Frau Präsidentin! Meine sehr verehrten Damen und Herren! Die Kollegen der Koalitionsfraktionen haben über die finanziellen Belastungen durch die flexible Altersgrenze gesprochen. Es gibt eine Reihe von Argumenten, die auch am 20. und 21. September in diesem Hohen Hause eine Rolle gespielt haben. Hier ist wiederum, wie am 20. und 21. September, mit falschen Zahlen gearbeitet worden. Während der Kollege Schmidt hier eben von einer Differenz von 24 Milliarden DM sprach, lehnen wir einfach das Zurkenntnisnehmen dieser Inanspruchnahme ab, weil es für die Annahme des Herrn Kollegen Schmidt überhaupt keinen Beweis gibt. Meine Damen und Herren, wir gehen von einer Inanspruchnahme durch die 63- und 64jährigen von 0,7 v. H. aus. Das bedeutet bis 1986 eine Belastung von 61 Milliarden DM. Die Regierung geht davon aus, daß das 76,4 Milliarden DM kostet. Wieso Sie und woher Sie auf eine Differenz von 24 Milliarden gekommen sind, ist mir völlig rätselhaft.

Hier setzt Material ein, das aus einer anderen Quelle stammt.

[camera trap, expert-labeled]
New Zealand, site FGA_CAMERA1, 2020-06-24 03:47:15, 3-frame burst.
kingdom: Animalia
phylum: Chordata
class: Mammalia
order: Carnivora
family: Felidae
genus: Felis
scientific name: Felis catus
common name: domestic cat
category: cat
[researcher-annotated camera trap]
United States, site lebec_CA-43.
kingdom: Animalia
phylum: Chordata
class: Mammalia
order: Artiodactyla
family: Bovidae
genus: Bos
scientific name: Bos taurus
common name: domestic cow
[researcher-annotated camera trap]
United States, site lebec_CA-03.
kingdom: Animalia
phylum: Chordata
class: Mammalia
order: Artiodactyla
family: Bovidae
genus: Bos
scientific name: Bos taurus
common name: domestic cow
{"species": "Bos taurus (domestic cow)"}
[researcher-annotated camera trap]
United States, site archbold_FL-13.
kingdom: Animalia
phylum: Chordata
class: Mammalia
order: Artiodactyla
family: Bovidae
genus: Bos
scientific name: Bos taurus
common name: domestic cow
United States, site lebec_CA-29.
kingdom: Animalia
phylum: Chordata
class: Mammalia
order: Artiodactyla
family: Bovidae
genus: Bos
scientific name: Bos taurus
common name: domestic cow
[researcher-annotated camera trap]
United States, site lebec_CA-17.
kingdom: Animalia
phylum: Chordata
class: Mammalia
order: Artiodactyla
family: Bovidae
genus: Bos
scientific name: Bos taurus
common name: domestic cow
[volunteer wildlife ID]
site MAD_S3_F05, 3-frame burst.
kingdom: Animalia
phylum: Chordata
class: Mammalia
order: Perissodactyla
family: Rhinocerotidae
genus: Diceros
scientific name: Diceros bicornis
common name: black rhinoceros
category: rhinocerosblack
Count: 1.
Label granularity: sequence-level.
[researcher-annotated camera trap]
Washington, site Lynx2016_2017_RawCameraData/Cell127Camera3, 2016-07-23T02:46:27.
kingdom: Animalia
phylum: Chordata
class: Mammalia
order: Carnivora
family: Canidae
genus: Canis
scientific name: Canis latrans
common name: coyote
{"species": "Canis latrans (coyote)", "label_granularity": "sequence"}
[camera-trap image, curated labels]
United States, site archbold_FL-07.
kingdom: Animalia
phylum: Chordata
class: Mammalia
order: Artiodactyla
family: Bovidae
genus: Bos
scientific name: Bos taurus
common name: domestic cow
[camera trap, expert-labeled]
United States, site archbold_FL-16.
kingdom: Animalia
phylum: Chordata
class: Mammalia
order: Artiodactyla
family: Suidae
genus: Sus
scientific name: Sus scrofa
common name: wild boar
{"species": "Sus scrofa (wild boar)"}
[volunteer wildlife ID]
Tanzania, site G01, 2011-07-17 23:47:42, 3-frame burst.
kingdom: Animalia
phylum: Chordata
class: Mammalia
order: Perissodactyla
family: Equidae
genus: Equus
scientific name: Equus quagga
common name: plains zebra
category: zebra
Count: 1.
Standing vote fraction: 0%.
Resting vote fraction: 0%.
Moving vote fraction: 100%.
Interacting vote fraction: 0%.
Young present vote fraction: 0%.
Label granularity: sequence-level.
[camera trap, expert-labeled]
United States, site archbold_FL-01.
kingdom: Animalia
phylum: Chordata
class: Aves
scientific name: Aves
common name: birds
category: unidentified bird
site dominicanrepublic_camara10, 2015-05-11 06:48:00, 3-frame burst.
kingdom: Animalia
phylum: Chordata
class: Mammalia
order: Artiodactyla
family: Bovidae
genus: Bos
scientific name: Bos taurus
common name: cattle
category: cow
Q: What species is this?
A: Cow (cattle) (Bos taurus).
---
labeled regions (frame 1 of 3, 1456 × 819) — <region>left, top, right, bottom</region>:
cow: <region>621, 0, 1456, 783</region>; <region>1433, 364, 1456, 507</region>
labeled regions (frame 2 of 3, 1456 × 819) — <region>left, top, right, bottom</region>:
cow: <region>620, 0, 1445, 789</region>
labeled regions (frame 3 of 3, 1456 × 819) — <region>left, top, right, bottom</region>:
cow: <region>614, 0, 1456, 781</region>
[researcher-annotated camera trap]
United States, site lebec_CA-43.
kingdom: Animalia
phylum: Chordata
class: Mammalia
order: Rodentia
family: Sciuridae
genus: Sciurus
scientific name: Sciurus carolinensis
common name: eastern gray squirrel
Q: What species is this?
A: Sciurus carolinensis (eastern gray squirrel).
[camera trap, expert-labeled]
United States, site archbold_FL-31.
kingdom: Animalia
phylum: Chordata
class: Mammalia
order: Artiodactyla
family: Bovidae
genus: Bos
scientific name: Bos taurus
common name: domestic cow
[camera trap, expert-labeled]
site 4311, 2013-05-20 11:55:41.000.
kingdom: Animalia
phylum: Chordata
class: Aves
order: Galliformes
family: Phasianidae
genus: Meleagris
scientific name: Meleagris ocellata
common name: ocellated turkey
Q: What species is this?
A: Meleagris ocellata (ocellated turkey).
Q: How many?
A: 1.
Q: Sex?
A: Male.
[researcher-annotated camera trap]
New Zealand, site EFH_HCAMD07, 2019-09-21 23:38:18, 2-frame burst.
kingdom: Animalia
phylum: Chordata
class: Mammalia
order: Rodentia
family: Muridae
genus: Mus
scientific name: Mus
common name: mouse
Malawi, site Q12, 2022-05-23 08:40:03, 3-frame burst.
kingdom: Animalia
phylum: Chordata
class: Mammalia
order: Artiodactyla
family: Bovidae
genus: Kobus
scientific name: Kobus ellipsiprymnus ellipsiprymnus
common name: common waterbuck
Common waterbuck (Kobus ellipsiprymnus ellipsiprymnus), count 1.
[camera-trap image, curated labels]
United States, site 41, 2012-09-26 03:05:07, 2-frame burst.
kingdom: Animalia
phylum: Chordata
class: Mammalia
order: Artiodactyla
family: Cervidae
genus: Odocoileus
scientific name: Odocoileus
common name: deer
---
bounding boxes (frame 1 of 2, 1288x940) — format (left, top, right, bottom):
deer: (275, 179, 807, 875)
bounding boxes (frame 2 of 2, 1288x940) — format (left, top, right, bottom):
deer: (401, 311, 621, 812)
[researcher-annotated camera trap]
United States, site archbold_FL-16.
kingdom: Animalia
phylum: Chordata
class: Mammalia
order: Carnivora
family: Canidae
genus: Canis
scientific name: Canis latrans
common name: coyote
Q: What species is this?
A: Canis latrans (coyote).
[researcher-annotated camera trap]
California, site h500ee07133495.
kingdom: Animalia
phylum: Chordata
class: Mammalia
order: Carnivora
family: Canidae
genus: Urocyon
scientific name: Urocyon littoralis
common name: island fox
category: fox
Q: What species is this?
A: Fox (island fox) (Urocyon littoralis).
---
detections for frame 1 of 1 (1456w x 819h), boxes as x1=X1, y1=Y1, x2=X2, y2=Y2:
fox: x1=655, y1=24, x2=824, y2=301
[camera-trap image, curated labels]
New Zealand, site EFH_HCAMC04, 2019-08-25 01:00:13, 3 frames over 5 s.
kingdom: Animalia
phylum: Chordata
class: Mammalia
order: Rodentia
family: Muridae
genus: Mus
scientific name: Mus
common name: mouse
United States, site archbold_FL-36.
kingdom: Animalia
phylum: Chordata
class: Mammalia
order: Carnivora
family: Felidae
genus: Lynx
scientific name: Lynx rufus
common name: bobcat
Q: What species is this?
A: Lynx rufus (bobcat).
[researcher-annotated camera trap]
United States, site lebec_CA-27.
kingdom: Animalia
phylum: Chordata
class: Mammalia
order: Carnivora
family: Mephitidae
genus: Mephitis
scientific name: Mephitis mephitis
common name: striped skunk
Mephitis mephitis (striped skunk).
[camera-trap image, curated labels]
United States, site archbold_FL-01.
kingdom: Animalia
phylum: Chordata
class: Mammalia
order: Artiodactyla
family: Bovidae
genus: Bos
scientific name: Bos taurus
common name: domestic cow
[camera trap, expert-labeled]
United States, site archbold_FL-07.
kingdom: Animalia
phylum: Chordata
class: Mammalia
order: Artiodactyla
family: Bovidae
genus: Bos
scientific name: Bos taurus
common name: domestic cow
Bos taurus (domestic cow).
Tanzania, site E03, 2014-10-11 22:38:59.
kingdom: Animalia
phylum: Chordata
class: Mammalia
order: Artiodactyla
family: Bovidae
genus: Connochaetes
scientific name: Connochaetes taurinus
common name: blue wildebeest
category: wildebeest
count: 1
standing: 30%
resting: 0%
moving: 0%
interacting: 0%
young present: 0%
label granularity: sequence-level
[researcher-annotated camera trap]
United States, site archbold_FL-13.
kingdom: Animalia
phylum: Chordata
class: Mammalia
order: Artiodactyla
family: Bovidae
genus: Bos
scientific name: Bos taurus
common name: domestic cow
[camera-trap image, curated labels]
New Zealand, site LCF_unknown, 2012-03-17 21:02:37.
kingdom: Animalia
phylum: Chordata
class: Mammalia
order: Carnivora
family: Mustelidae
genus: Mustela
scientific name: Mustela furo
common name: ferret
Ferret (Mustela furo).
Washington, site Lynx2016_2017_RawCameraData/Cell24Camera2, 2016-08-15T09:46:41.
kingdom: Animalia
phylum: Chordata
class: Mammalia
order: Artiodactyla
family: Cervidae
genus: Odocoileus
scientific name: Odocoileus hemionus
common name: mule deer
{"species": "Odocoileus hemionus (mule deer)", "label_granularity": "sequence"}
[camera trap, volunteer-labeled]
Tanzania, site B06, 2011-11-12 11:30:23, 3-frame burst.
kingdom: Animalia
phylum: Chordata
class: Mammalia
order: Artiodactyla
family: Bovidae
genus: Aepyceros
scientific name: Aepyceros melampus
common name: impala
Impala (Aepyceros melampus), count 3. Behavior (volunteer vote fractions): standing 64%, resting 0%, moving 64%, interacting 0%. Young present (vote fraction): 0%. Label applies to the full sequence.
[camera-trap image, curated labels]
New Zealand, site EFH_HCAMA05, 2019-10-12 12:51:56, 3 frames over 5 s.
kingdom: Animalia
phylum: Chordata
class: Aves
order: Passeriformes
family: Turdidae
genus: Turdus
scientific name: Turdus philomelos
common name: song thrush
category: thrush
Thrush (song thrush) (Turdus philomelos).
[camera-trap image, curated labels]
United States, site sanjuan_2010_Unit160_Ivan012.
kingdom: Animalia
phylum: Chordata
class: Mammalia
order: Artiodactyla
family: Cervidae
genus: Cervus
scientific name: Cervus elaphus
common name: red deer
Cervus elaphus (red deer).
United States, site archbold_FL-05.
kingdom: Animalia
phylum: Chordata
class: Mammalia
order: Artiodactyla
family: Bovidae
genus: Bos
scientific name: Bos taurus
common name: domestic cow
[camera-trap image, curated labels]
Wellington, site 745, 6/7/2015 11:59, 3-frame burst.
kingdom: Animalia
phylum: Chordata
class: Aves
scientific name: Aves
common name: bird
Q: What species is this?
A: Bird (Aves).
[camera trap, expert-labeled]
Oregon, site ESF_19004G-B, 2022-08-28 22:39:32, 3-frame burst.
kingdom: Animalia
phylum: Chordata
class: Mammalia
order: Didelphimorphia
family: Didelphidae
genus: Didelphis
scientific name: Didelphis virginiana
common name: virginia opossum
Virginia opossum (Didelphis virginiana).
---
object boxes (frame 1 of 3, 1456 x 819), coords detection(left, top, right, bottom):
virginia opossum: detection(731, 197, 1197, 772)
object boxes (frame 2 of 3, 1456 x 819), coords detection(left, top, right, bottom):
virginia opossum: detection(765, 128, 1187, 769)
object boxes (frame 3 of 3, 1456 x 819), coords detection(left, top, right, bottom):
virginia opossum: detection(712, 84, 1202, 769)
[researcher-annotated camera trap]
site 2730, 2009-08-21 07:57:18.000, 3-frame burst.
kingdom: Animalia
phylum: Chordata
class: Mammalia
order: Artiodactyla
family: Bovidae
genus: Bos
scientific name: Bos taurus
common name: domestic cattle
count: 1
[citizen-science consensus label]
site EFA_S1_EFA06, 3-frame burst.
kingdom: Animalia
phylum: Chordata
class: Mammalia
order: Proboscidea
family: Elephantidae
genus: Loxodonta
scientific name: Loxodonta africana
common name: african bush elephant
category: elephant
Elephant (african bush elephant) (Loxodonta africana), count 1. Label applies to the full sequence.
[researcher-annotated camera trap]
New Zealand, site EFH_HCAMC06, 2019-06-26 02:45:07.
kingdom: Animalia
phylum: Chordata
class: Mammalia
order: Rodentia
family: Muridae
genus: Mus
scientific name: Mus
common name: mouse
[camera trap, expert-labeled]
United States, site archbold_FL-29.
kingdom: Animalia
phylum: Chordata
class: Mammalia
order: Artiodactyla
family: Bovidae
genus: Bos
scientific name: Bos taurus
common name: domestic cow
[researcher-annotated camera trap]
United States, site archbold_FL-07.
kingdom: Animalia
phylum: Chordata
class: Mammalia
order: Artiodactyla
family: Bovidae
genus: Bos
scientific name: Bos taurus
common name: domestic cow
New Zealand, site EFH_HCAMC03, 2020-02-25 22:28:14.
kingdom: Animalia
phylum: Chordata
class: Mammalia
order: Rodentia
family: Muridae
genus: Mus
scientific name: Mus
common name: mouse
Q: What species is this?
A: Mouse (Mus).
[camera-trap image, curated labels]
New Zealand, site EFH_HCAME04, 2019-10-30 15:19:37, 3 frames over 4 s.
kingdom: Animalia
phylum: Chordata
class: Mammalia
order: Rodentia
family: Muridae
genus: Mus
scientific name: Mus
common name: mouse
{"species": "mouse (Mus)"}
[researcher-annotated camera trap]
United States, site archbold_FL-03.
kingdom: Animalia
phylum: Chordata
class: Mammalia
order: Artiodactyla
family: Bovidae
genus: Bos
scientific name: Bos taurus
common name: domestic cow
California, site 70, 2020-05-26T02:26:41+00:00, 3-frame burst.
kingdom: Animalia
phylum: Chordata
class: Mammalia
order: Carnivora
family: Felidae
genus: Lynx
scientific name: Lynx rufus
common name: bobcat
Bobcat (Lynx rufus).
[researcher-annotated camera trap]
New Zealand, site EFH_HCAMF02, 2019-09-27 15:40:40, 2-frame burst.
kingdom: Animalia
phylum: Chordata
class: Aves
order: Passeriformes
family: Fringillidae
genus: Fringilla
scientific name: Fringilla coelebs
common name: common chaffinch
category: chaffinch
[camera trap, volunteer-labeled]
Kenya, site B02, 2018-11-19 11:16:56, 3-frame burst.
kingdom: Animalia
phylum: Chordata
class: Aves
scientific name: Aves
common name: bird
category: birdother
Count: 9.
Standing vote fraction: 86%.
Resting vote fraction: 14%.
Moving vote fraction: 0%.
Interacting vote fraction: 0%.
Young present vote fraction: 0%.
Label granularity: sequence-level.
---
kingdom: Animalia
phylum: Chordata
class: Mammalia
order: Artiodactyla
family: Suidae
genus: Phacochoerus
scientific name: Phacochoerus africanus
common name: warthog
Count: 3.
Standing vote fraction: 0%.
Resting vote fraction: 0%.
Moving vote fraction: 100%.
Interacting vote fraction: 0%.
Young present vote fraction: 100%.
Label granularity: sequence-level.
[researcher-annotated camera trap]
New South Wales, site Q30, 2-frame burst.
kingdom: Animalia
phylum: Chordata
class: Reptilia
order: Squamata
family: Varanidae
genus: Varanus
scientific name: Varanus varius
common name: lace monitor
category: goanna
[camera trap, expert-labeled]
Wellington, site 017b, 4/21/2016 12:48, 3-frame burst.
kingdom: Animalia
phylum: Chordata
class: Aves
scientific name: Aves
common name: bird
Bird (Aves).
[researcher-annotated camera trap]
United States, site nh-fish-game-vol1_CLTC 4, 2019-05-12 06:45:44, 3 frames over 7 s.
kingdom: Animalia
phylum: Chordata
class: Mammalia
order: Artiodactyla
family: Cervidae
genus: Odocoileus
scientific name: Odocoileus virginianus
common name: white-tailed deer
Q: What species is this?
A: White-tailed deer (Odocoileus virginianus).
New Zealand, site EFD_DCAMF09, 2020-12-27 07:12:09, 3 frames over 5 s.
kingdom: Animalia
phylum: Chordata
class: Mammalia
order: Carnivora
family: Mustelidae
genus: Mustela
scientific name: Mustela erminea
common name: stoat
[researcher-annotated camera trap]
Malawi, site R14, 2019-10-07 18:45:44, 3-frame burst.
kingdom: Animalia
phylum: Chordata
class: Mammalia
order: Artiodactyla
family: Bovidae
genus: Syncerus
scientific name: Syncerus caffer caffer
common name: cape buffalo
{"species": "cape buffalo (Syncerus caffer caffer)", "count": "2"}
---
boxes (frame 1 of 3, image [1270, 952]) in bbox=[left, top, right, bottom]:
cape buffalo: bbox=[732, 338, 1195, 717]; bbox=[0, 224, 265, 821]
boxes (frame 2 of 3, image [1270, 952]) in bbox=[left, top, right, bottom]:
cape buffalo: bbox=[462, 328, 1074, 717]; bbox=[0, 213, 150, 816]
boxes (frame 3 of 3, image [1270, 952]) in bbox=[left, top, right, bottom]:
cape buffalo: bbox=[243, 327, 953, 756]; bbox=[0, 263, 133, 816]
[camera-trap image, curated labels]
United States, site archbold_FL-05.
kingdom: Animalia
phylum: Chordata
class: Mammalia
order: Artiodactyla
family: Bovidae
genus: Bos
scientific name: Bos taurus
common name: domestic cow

Dann sprechen Sie von einer soliden finanziellen Sicherung. Ich glaube, ich brauche Ihnen die Geschichte Ihrer Schätzungen der bis 1986 eintretenden Überschüsse in der Rentenversicherung nicht noch einmal vorzutragen.
60 Deutscher Bundestag — 7. Wahlperiode — 5. Sitzung. Bonn, Dienstag, den 19. Dezember 1972
Franke
Ich darf dabei auf das verweisen, was ich am 20. September hier zu dieser Frage gesagt habe: Sie schätzten einmal 132 Milliarden DM; unsere Kollegen schätzten, es gäbe einen Überschuß von 205 Milliarden DM. Die Kollegen von der Regierungsbank haben von einem Milliardenrausch des Katzer gesprochen, und dann mußten sie anschließend vor aller Öffentlichkeit zugeben, daß die Schätzungen der Opposition, nämlich 205 Milliarden DM, damals richtig waren. Sie gingen sogar noch so weit, mit einer Regierungsvorlage, die uns am 4. September im Ausschuß vorgelegt worden ist, die Einnahmenüberschüsse bis zum Jahre 1986 auf 221 Milliarden DM zu schätzen. Wenn Sie hier von einer finanziell unsoliden Haltung sprechen, muß man diese Ihre dreimal fehlgegangenen Einschätzungen als völlig unsolide und unseriös bezeichnen.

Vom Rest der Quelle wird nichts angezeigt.